In tutta questa faccenda cinese c’è un grande equivoco: l’Europa non vuole certo fare a meno della partnership con la Cina, né rinunciare agli investimenti possibili. Facendo il resoconto dei contratti firmati da Macron con Xi lunedì a Nizza, molti hanno commentato (con l’ormai consueto tic antifrancese che in Italia si porta molto): l’Eliseo ci fa la morale sulla minaccia cinese e poi però si porta a casa un bottino prezioso. L’equivoco è tutto qui: fare affari è un conto, sottostare alle iniziative strategico-culturali della Cina con contratti capestro e senza che ci sia fiducia e reciprocità è un altro. Per di più ha un costo: per esempio la Grecia e l’Ungheria, che subiscono il corteggiamento cinese, hanno bloccato le prese di posizione dell’Ue sulla sentenza del Tribunale internazionale sul Mare meridionale cinese. Le sfere di influenza sembrano armamentari del passato, ma non lo sono affatto.

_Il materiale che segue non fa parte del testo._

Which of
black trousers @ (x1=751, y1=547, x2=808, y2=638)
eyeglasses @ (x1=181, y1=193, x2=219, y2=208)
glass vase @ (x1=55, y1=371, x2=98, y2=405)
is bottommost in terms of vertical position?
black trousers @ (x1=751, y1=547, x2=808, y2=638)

La Merkel ha detto che il progetto della Belt and Road Initiative è una prospettiva interessante e “molto importante”, e che gli europei vogliono svolgere un ruolo ma questo “deve portare a una reciprocità e abbiamo qualche difficoltà a trovarla”. La cancelliera ha spiegato che il concetto di “concorrenza strategica” implica uno sforzo di tutti, “non prevede necessariamente che ci sia qualcuno che vince e qualcuno che perde: il multilateralismo dimostra che è possibile avere risultati win-win”, che è la definizione geopolitica di quel “clima di fiducia reciproca” che l’Europa va cercando con la Cina. Macron ha chiesto che ci sia da parte di Pechino “il rispetto dell’unità dell’Unione europea e i valori che rappresenta” (il messaggio va anche a chi si assoggetta alla potenza cinese in ordine sparso), ma “senza ingenuità”: la rivalità fa parte della storia del mondo, l’importante è giocare ad armi pari, in equilibrio. Juncker, dopo un’introduzione in conferenza stampa che ha lasciato un po’ perplessi sia Xi sia i colleghi europei (ha un po’ divagato salutando l’ex primo ministro Jean-Pierre Raffarin presente nel pubblico) ha ribadito: c’è e ci sarà confronto, ma con “cooperazione e fiducia”.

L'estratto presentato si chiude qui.